> Your task: In the mailing-list post on Open XML markup compatibility, transcribe everything from "[Date Prev] |" down to "the MS spec.".

Re: [xml-dev] Open XML Markup Compatibility

[Date Prev] | [Thread Prev] | [Thread Next] | [Date Next] -- [Date Index] | [Thread Index]
From: Greg Hunt <greg@firmansyah.com>
To: Fraser Goffin <goffinf@hotmail.com>
Date: Wed, 13 Sep 2006 08:23:38 +1000
Fraser,
There needs to be a way of handling this stuff, but I am not sure that 
this is the right way to do it.  I had a quick look at the MS spec.  
Frankly it looks awfully complex for what you get.  The idea of "Must 
Understand" is really "must be able to process this bit of this 
structure version".  If the consuming application is tightly tied to the 
data, shouldn't this just be handled through a different structure 
version?  If we are dealing with data oriented XML, there will be an 
application that consumes the structure that also needs to be updated to 
handle the different structure and the benefit of the MS approach is 
less.  If we are dealing with document or text oriented XML then this is 
a rather more plausible approach because we can assume that the 
structure is more plastic and that the consuming application is not 
tightly bound to the structure that it processes.

Putting this in-band in this way means that everyone shares the same 
processing requirement.  Everyone must process the same thing in the 
same way. For some industries this may be a reasonable requirement, but 
if the consumers have different interests in the message (having 
different types of processing) this approach devalues the idea of 
understanding or processing. Some consumers will understand or process 
some data by dropping it on the floor.  Statistical processors will 
understand the data by recording its existence or by ignoring it.

The MS markup moves the complexity from the consumer to the producer, 
which is fine for MS, with a (probable) large population of  difficult 
to update clients that can sustain either specialised XML parsers (it 
really should be a kind of extension to a validating parser, or should 
use the preprocessing model that the MS document suggests) or which can 
sustain much more complex application level interpretation of the XML.  
In a scenario where there are multiple consumers of data oriented XML 
with differing technology platforms it is harder to see the model being 
readily (and reliably) implementable.  Where the number of consumers is 
small, simply issuing a new version of a structure looks like a more 
feasible approach.  With a large number of consumers, the limiting issue 
seems to be the availability and complexity of the parsing support.

> Source records:
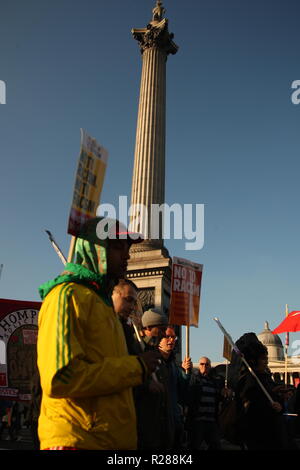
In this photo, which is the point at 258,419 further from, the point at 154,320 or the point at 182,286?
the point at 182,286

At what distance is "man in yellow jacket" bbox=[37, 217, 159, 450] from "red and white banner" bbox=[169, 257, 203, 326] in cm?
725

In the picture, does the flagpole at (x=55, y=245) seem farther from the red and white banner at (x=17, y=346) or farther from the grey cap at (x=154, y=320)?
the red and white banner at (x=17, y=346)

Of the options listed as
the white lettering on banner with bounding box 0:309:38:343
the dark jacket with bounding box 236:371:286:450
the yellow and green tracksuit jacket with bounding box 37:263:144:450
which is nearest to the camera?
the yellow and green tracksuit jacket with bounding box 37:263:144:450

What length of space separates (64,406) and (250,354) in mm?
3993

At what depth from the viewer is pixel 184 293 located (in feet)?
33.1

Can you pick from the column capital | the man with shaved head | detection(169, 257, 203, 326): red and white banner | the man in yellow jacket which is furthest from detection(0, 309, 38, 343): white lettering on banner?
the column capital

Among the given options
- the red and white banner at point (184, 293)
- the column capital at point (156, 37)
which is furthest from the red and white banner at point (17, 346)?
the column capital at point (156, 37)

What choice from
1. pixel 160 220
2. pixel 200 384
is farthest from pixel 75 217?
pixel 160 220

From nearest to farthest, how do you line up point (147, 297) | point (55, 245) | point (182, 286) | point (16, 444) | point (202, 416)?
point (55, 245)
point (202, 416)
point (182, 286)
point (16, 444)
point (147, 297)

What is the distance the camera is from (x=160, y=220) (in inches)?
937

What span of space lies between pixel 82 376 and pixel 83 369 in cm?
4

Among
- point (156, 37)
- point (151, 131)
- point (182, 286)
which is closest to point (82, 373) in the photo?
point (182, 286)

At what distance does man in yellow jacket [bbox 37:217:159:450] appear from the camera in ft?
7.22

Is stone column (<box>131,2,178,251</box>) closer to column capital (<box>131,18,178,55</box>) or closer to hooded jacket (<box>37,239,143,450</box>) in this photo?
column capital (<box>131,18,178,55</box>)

> Response below:
[Date Prev] | [Thread Prev] | [Thread Next] | [Date Next] -- [Date Index] | [Thread Index]
From: Greg Hunt <greg@firmansyah.com>
To: Fraser Goffin <goffinf@hotmail.com>
Date: Wed, 13 Sep 2006 08:23:38 +1000
Fraser,
There needs to be a way of handling this stuff, but I am not sure that 
this is the right way to do it.  I had a quick look at the MS spec.